|
Леонид Сергеев
Вперед, безумцы!
ПОЛОУМНАЯ
И кому она мешала, эта хромоногая старушенция Анна Ивановна? Собак своих
выгуливала на рассвете, когда все еще спали, или поздно ночью, чтоб лишний раз
не попадаться на глаза; телевизор включала тихо, в магазин ходила раз в два дня
и по пути ни с кем не судачила, никого не осуждала, только раскланивалась с
благожелательной улыбкой. Сдаст бутылки из-под кефира, купит собакам кости,
кошкам — дешевой рыбы и ковыляет, опираясь на палку, к дому. С пенсии Анна
Ивановна исправно платила квартплату и содержала свою крохотную квартирку в
чистоте, несмотря на то, что имела семь кошек и три собаки.
И кому мешали ее животные, беспородные тихие существа, которых она подобрала на
улице? Ну иногда затевали возню котята или играл с палкой старый пес Руслан, или
гавкнет Алиса, заслышав на улице крики мальчишек. Но остальные-то кошки целыми
днями мирно дремали на шкафу и тахте, а кобелек инвалид Трезор и вовсе редко
вставал.
Жила Анна Ивановна одиноко, никому не досаждала, ни в чью жизнь не вмешивалась.
По вечерам разговаривала со своими питомцами, рассказывала им про
железнодорожный полустанок под Смоленском, где прошло ее детство.

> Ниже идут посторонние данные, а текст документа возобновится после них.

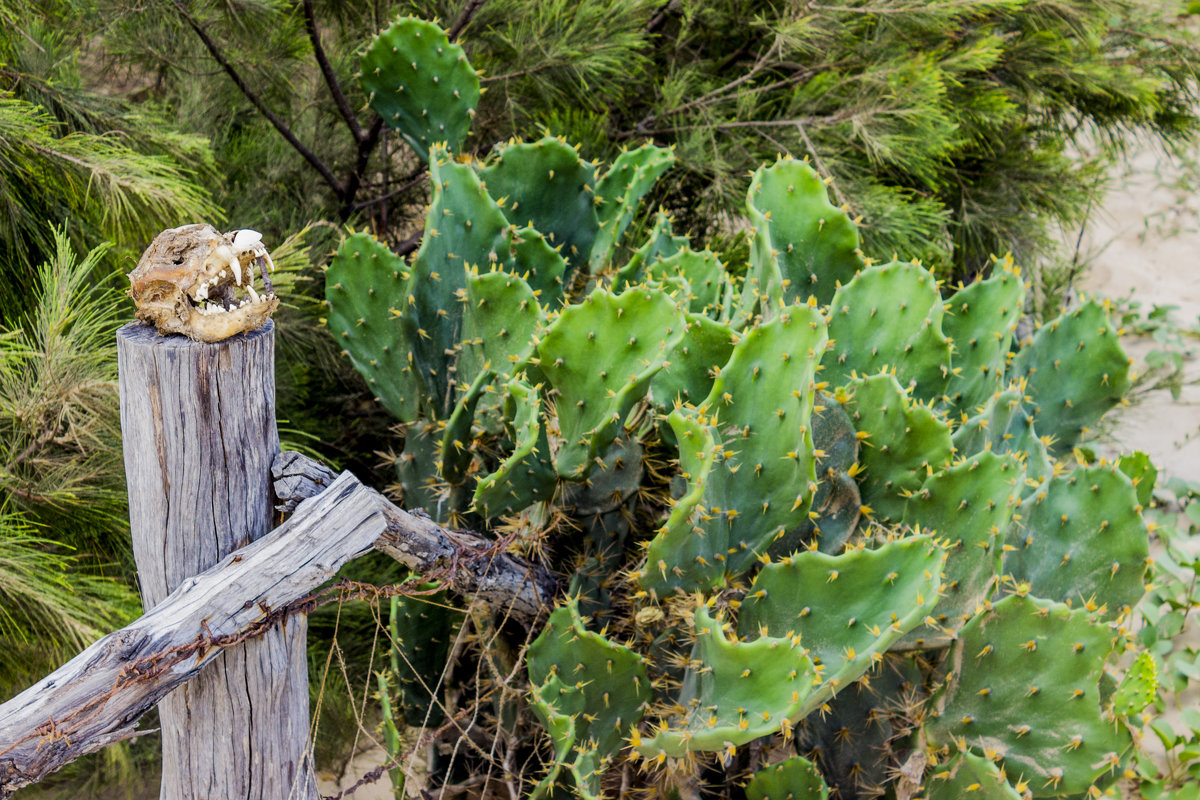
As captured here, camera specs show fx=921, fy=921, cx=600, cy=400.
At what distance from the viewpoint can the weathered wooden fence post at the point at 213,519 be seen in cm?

...Там были сине-зеленые ларьки, горячая дорожная пыль, цветущая вода,
светящиеся гнилушки и одуванчики, похожие на стеклянные шарики.
Рассказывала, как подростком упала с ясеня, сломала ногу, долго лежала в
больнице.
...Потом в девичестве стеснялась хромоты, даже редко выходила на улицу... И надо
же, полюбила женатого... мастера ремонтных путей... С первого свиданья вернулась
ночью. Вошла в дом на цыпочках, а наутро мать оттаскала за косу... Родила от
мастера сына, и от позора и стыда мать выгнала из дома, но потом сжалилась...
Ждала, ждала мастера, но этот жестокий человек ни разу не навестил ее, не принес
ни одного подарка и еще всем говорил: “Пусть скажет спасибо, что имеет от меня
сына”.
Анна Ивановна вспоминала войну и эвакуацию в Казахстан.
...Поселок с битым кирпичом и чахлыми колючими кустами, фанерный
сарай-общежитие, пожарную бочку и ящик с песком, змей-медянок, колонии термитов,
продуктовые карточки, скудные пайки, жмых и чечевичные похлебки.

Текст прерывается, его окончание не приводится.